Zwar triumphiert der Matcha mit ca. 30 mg Koffein pro Tasse nicht deutlich über die Aufgussvariante, trotzdem schildern Anhänger des japanischen Edelgetränks eine langfristigere und gleichmäßigere Nachwirkung.

Doch Matcha-Tee kann noch mehr! Derzeit befasst sich die Alzheimer- und Parkinson-Forschung mit dem Potenzial der im Pulver enthaltenen Aminosäure L-Theanin, dem eine entspannende und förderliche Wirkung auf das Zentralnervensystem nachgesagt wird. Auch in Punkto Krebstherapie gibt es selbstverständlich Ansätze: Interessant ist hier insbesondere das Epigallocatechin-Gallat oder EGCG, ein im Mactha-Tee hochkonzentriert enthaltender Bitterstoff, der Präventivarbeit leisten soll.

Moringa

Dies ist nicht etwa ein lateinamerikanischer Tanz, sondern eine Art Wunderbaum aus den heißen und sandigen Gegenden unseres Planeten, wo er Naturvölkern schon immer eine Nahrungsgrundlage bietet.
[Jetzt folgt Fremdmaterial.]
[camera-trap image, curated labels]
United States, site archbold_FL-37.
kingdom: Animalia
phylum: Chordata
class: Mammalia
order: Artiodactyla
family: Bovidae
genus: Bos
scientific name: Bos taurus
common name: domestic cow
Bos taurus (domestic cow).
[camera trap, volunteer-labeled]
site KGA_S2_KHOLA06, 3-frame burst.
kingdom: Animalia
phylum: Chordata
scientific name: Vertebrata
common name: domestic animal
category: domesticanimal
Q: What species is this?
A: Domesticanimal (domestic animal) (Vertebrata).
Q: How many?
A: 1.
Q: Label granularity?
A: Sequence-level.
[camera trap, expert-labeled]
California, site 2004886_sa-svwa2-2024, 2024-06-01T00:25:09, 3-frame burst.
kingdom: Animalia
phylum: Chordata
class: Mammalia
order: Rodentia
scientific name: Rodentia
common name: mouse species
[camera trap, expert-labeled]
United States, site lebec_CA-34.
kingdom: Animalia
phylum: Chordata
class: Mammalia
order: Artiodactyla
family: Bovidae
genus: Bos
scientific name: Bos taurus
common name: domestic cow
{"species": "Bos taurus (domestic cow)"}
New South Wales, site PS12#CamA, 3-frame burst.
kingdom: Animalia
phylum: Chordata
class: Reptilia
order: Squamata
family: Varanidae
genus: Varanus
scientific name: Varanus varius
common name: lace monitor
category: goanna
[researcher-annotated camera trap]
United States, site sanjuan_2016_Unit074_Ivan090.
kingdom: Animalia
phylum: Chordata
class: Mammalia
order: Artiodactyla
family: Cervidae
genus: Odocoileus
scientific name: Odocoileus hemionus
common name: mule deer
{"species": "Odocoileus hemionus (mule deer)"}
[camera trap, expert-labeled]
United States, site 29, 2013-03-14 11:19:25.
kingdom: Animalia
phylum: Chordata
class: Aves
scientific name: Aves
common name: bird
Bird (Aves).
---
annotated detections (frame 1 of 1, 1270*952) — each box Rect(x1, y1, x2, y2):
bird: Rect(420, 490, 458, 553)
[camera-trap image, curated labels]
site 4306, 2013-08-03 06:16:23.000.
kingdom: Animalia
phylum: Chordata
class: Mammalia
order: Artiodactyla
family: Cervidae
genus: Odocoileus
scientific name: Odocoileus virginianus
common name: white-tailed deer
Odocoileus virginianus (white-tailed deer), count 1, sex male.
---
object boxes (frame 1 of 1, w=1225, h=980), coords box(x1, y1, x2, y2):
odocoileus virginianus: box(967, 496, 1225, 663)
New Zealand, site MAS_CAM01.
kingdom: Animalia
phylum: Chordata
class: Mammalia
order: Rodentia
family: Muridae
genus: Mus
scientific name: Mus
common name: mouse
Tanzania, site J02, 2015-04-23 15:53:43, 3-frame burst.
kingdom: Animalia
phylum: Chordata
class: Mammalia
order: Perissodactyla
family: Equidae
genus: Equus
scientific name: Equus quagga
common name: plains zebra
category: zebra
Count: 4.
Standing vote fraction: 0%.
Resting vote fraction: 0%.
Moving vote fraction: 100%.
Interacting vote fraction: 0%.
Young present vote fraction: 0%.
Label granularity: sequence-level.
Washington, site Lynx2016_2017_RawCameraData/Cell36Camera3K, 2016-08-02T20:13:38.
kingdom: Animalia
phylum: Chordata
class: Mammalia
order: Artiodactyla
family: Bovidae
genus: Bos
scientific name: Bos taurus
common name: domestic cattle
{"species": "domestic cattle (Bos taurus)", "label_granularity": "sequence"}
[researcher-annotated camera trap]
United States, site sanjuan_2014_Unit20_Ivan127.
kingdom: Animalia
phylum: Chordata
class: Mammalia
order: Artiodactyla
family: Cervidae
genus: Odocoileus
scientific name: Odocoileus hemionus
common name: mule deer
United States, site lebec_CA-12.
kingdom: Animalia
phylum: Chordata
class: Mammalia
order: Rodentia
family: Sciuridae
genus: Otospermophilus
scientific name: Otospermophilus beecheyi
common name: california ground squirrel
Nun erreicht der Moringa auch die Biomärkte der Ersten Welt.

Wiederum werden hier vor allem die pulverisierten Blätter angewendet, im Prinzip ließen sie sich aber auch in Salatform oder im gekochten Zustand essen. Zu dem "Wunderbaum" oder auch "der wichtigsten Pflanze der Welt" (…) bleibt nichts zu sagen, außer, dass sie einfach alle denkbaren Mikronährstoff in schwindelerregender Konzentration enthält und hochgradig entzündungshemmend wirken soll.

Und zu guter Letzt: Was ist von dem Phänomen Superfood zu halten?

Nun ja. Neutralität und Unvoreingenommenheit waren noch nie so Meins. Aber was Ernährung angeht habe ich selbst zu viel ausprobiert und zu viele Jahre entbehrungsreich gelebt, als dass ich noch an ein Wunder, eine Abkürzung zum Olymp des Wohlbefindens glauben würde. Und ich weiß, dass ich es hier mit einer aufgeklärten Leserschaft zu tun habe. Und der geht es ja genauso.
"Essen hat kein Label. Produkte haben Label", lautet eine Grundregel in der Paleo-Diät (und ja, auch diese ist argumentativ nicht wasserfest). "Superfood" drückt Lebensmittel aber einen klaren Stempel auf. Es fällt auf, dass jedes der genannten Lebensmittel, so natürlich sie im Ansatz eigentlich sein mögen, sofort in Pulver-, Gel-, Kapsel- und Pillenform gepresst wurde.
Wie angesprochen führen Google-Suchen nicht an erster Stelle zu seriösen Informationen, sondern zu fragwürdigen Online-Shops für all diese Leute, die nicht mehr wissen wohin mit ihrem Geld.

Ja klar, es wachsen schon Dinge an den Bäumen, Sträuchern und Stauden dieser Welt, dass man sich eigentlich für jede Fertiglasagne im Einkaufswagen gleich dreimal schämen sollte. Das heißt noch lange nicht, dass wir uns ins Bockshorn jagen sollten von Studien an Ratten, Einzellern, mit Mikrostichproben, aberwitzigen Verabreichungsmengen oder einer Eintönigkeit der Ernährung, die außerhalb der klinischen Glasglocke ohnehin nicht geschieht. Auch der Vergleich von Krebsraten in Probandengruppen nach jahrzehntelanger Beobachtung ist angesichts der Komplexität unserer Umwelteinflüsse nicht einen Cent der vermutlich wahnwitzigen Forschungsgelder wert.

Die hier aufgeführten Beispiele decken nur einen Bruchteil dessen ab, was sonst noch als Superfood deklariert wird: Heidelbeeren, Kokosnusswasser, Acai-Beere, Weizengras, Granatapfel, Quinoa … da muss sich doch irgendwann ein Gedanke aufdrängen: Wenn alles Superfood ist, ist nichts Superfood!

Mein persönliches Superfood ist wahrscheinlich auch deines: Alles, was Mama kocht. Das tut nämlich so richtig gut!